6 Conclusions and Future Work

Selecting a collection of high-quality patterns is an important task for pattern-based classification. The main aim is to achieve good classification results using as few patterns as possible in order to obtain a model easier to understand by experts in the application domain. Following this idea, the main contribution of this paper is a new contrast pattern selection method for contrast pattern-based classification in class imbalance problems. Our proposal selects all the patterns of the minority class and based on a ranking computed through the Jaccard measure, it selects a percent of the best patterns of the majority class.
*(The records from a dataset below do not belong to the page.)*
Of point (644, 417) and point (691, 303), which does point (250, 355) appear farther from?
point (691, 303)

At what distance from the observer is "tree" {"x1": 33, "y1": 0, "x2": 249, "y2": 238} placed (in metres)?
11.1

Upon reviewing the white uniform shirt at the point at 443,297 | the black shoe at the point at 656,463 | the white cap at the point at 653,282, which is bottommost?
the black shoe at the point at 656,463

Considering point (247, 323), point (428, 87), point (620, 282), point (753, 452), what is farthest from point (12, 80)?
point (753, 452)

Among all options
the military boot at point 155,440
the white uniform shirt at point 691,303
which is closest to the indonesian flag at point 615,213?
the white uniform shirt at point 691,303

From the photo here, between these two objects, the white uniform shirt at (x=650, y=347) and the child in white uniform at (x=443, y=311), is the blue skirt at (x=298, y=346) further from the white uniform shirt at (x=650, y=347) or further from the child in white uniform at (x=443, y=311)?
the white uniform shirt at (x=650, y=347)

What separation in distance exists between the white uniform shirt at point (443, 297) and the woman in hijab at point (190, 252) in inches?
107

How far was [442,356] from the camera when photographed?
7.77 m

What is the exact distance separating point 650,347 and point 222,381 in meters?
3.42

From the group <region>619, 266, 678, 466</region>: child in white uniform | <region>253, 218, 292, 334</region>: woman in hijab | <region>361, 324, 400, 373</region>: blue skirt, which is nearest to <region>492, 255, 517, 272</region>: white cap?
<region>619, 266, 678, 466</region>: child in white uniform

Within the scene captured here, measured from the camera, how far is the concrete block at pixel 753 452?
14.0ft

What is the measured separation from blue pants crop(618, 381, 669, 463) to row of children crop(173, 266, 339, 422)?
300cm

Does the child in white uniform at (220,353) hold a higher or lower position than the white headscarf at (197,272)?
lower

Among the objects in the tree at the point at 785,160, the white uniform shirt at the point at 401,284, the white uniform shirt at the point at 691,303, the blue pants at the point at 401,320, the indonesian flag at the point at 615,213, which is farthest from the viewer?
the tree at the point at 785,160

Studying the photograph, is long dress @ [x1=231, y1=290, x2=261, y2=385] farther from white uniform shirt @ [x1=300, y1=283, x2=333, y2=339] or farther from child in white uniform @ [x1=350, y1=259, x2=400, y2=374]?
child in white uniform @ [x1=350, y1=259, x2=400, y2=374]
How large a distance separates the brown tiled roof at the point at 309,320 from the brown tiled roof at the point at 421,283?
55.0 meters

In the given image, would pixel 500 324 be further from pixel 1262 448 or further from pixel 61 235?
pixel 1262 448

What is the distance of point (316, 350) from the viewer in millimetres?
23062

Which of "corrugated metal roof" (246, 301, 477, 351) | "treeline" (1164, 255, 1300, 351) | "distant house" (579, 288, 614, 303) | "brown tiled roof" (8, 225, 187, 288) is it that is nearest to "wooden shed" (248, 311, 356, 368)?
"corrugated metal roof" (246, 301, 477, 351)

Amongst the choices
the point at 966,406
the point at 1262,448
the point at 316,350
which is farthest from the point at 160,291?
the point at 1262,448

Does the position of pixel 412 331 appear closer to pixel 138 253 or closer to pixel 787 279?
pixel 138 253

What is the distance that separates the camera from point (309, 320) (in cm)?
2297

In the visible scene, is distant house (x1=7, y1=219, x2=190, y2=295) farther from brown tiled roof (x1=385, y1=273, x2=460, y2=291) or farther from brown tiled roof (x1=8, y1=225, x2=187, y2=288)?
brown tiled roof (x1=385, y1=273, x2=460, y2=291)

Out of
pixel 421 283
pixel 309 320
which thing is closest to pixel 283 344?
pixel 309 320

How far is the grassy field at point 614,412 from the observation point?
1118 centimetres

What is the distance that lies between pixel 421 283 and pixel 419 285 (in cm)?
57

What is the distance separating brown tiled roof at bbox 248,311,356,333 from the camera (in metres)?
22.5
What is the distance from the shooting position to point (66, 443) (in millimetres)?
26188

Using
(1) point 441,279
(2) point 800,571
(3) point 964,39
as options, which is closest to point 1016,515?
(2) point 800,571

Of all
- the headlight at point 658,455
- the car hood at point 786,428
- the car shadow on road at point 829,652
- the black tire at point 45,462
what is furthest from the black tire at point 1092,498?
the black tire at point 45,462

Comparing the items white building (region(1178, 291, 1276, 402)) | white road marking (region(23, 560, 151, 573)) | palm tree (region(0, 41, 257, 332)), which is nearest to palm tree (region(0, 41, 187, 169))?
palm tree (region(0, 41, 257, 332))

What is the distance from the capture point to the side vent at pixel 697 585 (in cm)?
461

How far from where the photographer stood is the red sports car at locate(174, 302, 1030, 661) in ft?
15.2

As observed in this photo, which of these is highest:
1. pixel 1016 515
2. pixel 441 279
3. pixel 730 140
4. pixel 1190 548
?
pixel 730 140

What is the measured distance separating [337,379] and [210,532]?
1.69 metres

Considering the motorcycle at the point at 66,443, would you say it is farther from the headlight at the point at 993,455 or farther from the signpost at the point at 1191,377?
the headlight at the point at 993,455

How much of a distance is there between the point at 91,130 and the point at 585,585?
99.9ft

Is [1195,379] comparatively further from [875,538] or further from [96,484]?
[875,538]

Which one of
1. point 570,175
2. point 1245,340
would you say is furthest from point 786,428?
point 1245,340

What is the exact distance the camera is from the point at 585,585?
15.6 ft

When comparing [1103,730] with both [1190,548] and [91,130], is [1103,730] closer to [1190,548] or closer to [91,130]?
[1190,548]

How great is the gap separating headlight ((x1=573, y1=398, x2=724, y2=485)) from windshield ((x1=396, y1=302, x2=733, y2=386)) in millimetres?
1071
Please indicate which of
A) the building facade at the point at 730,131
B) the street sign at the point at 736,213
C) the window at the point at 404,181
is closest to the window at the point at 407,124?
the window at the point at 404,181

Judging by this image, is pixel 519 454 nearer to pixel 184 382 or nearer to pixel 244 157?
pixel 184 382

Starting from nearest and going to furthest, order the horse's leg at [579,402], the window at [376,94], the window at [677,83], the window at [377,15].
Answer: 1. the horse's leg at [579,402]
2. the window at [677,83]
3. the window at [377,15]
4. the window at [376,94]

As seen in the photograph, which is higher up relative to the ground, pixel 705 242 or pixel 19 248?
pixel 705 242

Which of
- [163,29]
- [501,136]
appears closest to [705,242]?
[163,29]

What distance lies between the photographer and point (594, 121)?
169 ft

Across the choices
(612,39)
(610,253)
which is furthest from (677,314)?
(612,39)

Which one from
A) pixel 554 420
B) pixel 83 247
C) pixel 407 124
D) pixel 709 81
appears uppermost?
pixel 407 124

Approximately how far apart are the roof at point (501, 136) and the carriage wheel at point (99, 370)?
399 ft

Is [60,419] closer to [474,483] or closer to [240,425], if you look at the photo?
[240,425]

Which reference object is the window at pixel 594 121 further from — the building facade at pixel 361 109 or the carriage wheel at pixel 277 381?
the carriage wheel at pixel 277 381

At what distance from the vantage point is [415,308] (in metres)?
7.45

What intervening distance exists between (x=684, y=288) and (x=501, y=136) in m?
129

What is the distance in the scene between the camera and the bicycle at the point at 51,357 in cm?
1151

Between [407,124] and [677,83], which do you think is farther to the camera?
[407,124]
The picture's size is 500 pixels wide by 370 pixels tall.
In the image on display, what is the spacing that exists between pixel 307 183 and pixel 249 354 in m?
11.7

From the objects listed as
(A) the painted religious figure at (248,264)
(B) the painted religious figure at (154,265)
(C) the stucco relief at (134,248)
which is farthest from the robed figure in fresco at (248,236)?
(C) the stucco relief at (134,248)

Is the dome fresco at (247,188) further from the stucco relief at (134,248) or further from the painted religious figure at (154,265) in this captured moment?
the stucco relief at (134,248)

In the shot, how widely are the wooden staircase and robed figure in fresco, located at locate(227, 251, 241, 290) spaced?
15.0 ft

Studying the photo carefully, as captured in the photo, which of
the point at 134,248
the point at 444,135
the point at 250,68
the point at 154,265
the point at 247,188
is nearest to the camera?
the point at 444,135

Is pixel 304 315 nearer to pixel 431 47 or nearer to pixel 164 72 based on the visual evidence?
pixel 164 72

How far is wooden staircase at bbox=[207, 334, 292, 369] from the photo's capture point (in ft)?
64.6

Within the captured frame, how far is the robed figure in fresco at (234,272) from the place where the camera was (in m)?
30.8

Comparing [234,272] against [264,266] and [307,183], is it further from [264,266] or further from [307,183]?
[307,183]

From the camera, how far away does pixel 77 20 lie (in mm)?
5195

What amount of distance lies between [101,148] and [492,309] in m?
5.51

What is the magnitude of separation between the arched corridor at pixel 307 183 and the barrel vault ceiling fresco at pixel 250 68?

From our experiments using several imbalanced databases, we can conclude that our proposal performs significantly better, when it uses the 25% of the contrast patterns of the majority class, regarding other tested percents. Also, our proposal using k = 10% outperforms significantly other contrast pattern selection methods reported in the state-of-the-art, like Best CP, Covering, and Best k = 10%. Moreover, our proposal using k = 10% have not statistical differences with other contrast pattern selection methods, like Best k = 50%, Best k = 80%, and All CPs, but these methods need more patterns.

On the other hand, based on our experiments regarding the class imbalance ratio of the databases, we suggest that: if the database has an IR smaller than or equal to 5.3, or its IR ranges in (12.810, 23.730], or its IR ranges in (39.905, 129.440], then Best k = 80% is the best contrast pattern selection method. If the database has an IR in (9.175, 12.810] then our proposal using k = 10% is recommended. And finally, if the database has an IR in (5.300, 9.175] or its IR ranges in (23.730, 39.905] then we suggest using the contrast pattern selection method Best k = 50%.

Finally, as future work, we will explore the use of maximal or closed contrast patterns as an alternative for selecting a reduced subset of contrast patterns for classification in class imbalance problems.